Literature DB >> 23032141

Prognostic value of the extent of left ventricular hypertrophy and its evolution in the hypertensive patient.

Philippe Gosse1, Antoine Cremer, Marion Vircoulon, Paul Coulon, Emilie Jan, Georgios Papaioannou, Sunthareth Yeim.   

Abstract

OBJECTIVE: Left ventricular hypertrophy (LVH) is a marker of cardiovascular risk. However, the progression of the risk as a function of the course of the LVH has only been the subject of few studies.
METHODS: We report the consequences of the evolution of the left ventricular mass (LVM) in a cohort of hypertensive patients whose LVM was measured before any antihypertensive treatment.
RESULTS: We followed up for an average of 12 years, 763 hypertensives with LVM measurement by echocardiography on inclusion. In this population, 117 cardiovascular complications occurred and the initial LVM appeared to be the most powerful marker of risk. A cutoff of 51 g/m(2.7) for the LVM index (LVMI) offered the best compromise of sensitivity and specificity in the prediction of complications. A second determination of LVM was carried out in 436 patients on average 5 years after inclusion.

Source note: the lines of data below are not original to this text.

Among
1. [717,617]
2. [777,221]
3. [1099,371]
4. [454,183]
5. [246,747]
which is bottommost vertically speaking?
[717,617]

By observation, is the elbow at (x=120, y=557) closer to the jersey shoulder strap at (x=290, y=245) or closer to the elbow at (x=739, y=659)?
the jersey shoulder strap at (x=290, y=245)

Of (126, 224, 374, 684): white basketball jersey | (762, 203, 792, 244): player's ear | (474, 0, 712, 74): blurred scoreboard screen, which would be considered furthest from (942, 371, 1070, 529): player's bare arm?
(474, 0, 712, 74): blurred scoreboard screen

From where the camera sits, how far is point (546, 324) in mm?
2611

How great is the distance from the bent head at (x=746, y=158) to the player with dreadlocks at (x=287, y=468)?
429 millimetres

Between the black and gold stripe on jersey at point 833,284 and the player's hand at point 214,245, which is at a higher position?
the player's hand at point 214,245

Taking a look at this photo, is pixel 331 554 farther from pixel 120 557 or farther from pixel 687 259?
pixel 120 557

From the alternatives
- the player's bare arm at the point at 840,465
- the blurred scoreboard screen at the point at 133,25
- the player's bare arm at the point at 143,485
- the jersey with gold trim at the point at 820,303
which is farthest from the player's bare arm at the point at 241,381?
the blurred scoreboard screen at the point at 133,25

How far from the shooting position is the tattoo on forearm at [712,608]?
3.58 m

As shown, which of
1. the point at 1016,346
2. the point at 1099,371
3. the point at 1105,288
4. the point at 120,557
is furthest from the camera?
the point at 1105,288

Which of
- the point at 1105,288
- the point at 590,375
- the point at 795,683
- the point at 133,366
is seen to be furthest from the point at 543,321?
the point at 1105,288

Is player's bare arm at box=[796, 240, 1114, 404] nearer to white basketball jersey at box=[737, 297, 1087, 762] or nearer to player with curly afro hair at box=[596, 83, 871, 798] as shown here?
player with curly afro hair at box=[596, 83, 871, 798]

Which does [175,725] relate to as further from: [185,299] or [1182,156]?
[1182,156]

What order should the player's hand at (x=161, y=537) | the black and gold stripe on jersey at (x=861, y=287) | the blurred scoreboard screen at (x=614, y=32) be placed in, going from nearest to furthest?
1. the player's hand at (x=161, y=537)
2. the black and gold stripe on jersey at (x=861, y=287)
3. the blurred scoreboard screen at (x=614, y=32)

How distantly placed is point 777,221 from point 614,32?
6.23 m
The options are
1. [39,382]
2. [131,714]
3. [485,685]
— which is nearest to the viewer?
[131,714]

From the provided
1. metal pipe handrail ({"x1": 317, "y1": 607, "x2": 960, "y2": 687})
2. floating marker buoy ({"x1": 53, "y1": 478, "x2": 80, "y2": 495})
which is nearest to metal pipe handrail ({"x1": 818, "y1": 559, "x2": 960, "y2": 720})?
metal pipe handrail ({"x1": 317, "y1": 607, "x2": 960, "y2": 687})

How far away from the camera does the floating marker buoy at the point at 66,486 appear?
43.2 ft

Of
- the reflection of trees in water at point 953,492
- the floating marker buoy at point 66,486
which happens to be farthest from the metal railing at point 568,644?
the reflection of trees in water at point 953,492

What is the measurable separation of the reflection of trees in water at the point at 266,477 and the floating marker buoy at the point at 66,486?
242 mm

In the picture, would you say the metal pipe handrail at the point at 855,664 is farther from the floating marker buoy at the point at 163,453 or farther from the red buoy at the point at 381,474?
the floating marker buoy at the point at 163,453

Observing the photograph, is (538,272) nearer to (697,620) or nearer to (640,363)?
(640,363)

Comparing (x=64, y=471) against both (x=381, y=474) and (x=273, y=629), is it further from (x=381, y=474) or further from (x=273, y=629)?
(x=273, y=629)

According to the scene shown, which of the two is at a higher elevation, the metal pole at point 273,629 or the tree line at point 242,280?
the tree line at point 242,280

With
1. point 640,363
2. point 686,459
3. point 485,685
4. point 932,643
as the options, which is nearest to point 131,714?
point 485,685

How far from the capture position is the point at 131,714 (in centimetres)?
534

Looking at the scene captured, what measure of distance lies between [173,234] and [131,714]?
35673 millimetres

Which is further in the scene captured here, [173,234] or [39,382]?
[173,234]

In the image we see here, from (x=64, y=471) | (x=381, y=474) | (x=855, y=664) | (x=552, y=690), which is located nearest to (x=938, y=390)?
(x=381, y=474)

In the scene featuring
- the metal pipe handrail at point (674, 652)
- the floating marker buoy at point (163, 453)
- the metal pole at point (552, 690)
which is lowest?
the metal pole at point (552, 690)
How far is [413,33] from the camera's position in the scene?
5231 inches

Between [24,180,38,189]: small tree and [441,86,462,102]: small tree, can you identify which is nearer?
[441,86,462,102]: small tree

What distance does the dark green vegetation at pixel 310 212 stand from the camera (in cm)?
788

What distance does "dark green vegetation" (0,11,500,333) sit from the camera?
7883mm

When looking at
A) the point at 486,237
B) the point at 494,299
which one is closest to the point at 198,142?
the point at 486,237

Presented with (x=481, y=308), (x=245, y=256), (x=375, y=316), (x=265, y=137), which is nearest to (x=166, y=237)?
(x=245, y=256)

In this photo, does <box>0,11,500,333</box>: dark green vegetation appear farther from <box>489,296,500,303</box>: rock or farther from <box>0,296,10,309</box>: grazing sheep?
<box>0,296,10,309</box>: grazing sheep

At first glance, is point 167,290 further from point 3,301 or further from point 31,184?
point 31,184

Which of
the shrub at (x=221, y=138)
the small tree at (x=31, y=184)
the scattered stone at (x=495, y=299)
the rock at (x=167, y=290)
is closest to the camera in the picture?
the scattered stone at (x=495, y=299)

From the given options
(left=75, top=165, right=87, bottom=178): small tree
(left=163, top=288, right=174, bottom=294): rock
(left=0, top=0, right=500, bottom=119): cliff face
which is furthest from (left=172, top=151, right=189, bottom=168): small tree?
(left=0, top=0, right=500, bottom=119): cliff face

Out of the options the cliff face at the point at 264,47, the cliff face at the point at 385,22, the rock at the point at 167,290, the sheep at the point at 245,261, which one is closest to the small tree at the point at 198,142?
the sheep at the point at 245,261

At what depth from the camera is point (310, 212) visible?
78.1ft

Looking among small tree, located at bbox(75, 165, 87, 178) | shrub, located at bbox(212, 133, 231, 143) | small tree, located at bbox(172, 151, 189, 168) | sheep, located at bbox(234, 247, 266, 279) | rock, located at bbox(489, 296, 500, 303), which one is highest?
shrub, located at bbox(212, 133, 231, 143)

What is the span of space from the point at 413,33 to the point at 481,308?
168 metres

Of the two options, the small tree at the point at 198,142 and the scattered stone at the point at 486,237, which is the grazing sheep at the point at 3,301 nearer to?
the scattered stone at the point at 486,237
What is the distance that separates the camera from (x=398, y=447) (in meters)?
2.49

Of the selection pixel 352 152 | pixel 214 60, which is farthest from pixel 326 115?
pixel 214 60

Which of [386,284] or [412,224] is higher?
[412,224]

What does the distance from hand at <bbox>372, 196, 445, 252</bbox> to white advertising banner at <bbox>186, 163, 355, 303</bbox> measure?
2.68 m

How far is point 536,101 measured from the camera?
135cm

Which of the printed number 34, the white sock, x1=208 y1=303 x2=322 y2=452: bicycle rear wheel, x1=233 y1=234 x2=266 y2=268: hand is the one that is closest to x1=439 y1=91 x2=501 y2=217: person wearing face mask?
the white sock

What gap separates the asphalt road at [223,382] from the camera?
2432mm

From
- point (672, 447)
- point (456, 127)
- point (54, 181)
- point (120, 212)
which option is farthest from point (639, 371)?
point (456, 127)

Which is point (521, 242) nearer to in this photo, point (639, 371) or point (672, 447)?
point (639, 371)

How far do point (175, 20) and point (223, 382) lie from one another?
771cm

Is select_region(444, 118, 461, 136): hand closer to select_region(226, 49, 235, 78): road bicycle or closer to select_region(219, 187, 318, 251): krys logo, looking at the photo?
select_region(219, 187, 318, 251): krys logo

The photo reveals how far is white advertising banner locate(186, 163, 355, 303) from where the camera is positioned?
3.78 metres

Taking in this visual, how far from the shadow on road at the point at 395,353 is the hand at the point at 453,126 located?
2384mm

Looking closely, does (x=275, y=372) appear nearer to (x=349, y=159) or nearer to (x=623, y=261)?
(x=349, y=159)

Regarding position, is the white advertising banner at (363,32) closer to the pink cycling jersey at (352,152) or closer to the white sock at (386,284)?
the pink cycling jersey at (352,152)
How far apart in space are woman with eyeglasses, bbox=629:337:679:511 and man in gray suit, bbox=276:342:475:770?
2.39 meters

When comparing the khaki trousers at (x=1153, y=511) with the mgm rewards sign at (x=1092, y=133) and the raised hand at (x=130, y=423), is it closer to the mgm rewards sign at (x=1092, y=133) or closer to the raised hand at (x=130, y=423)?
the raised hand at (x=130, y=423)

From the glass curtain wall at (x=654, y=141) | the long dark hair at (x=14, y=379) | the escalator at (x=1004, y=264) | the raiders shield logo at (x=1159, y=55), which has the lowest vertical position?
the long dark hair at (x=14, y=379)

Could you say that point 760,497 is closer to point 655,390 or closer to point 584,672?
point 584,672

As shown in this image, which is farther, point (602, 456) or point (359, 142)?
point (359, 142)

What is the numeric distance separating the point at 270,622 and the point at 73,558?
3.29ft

In this sub-group, 82 complications were recorded after an average interval of 13 years. The 51 g/m(2.7) value of LVMI over the follow-up offered the same sensitivity (74%) and specificity (52%) in the prediction of complications. The progression of the LVM was related to the occurrence of complications independently of the basal value and other risk factors.
CONCLUSIONS: We confirm LVMI as a powerful risk factor in hypertension with a cutoff of 51 g/m(2.7), which offers the same sensitivity and specificity whether the LVM was determined before or during treatment. The progression of LVM, on average 5 years after the initial measurement had a prognostic value independent of the initial determination.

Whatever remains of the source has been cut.